Fall 2019 - EDUC 944 G001
Aesthetic Ways of Knowing and Education (5)
Class Number: 1163
Delivery Method: In Person
This course explores, critically, the historical and emergent role and responsibility of the arts in human development, learning and personal transformation. Aesthetic ways of knowing with a focus on metaphor, imagination and archetype are examined together with various Indigenous and cultural perspectives. The course will consider how differing conceptions of arts and the work of artists can influence and have value for education and society, and in particular for arts education and educational researchers.
This course explores the cultural and historical perspectives as well as the emergent role and responsibility of the arts in human development, holistic learning, and personal transformation. It examines aesthetic ways of knowing, being, and doing with a focus on Indigenous ecological understandings as well as contemporary theoretical perspectives on art and education. It will investigate the role of creativity and making in relation to maintaining environmental and spiritual ecologies through Indigenous pedagogical practices, which acknowledge reciprocal relationality to land, language and culture. The course supports an in-depth study of how our various epistemologies influence our hermeneutic orientation to research and educational practice.

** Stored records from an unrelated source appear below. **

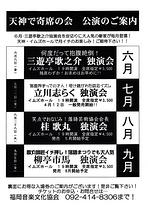 三遊亭歌之介 独演会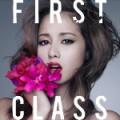 firstclass2-amuro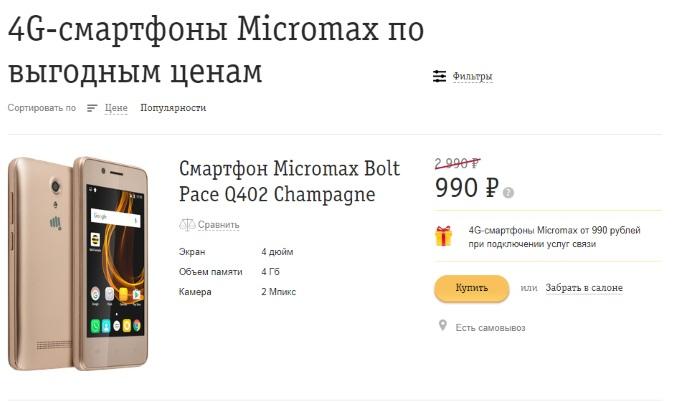 Смартфон за 990 рублей в Билайне!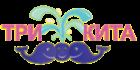 Многопрофильный центр для детей и взрослых «Три кита»
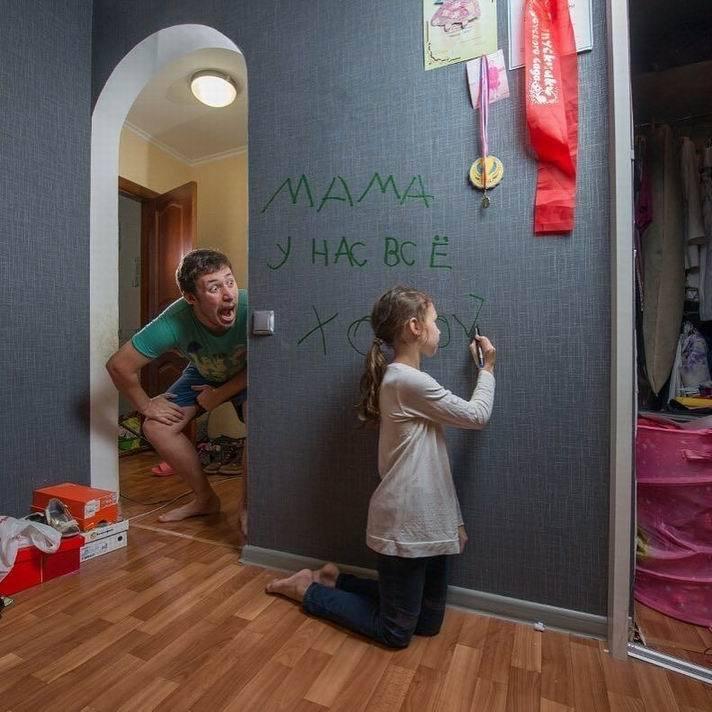 Папа и дочка отправляли самый лучший фотоотчет для мамы в командировке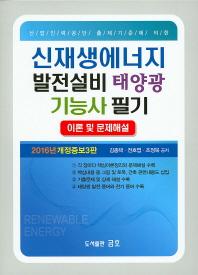 신재생에너지발전설비 태양광기능사 필기(2016)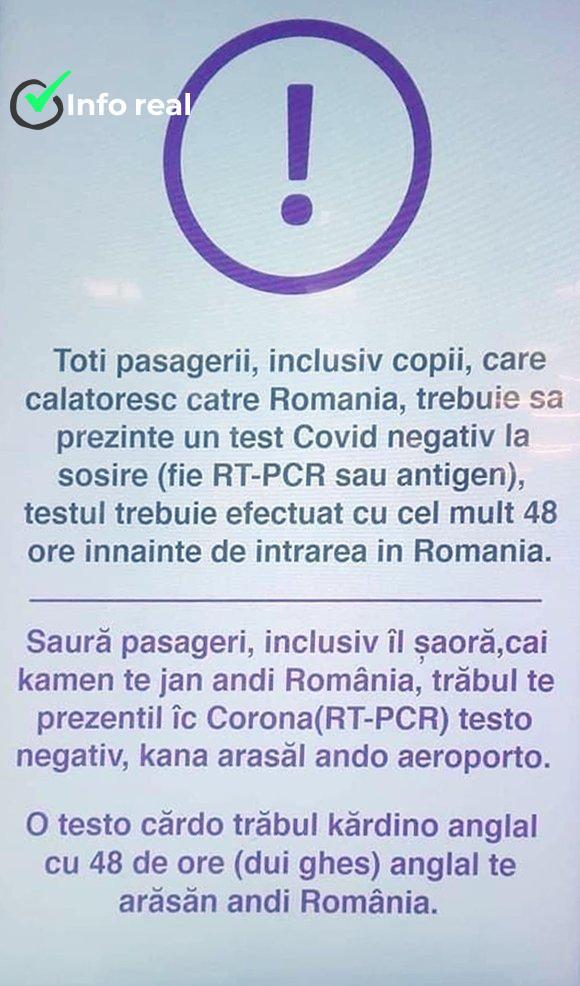 Afise in limba rromani in aeroport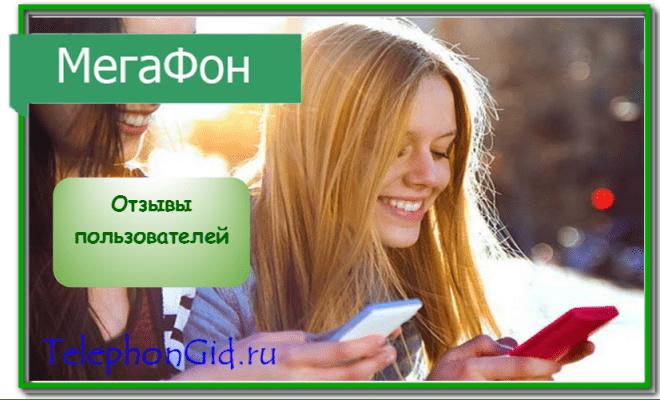 услуга Автоплатеж Мегафон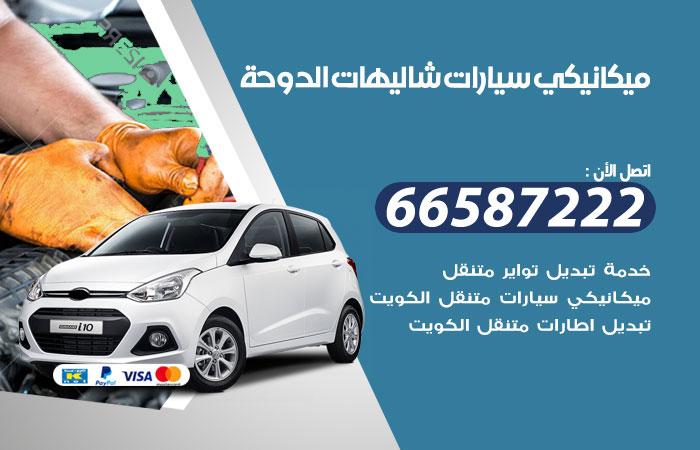 ميكانيكي سيارات شاليهات الدوحة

The intention of this course is to engage creatively in situating artistic and educational practice, and to awaken a greater knowledge of important epistemological, contemplative, cultural, and developmental influences on our understandings of what art is, the evolving role of the artist/educator, as well as the emerging task of the artist/researcher. We will extend this study to explore various theoretical frameworks, curriculum orientations, and pedagogical perspectives focusing on how to cultivate creativity, aesthetic sensibility, and artistic expression. In addition we investigate various artists’ ability to seek agency in relation to today’s most challenging issues and explore their emerging role in creating an ethos for our times.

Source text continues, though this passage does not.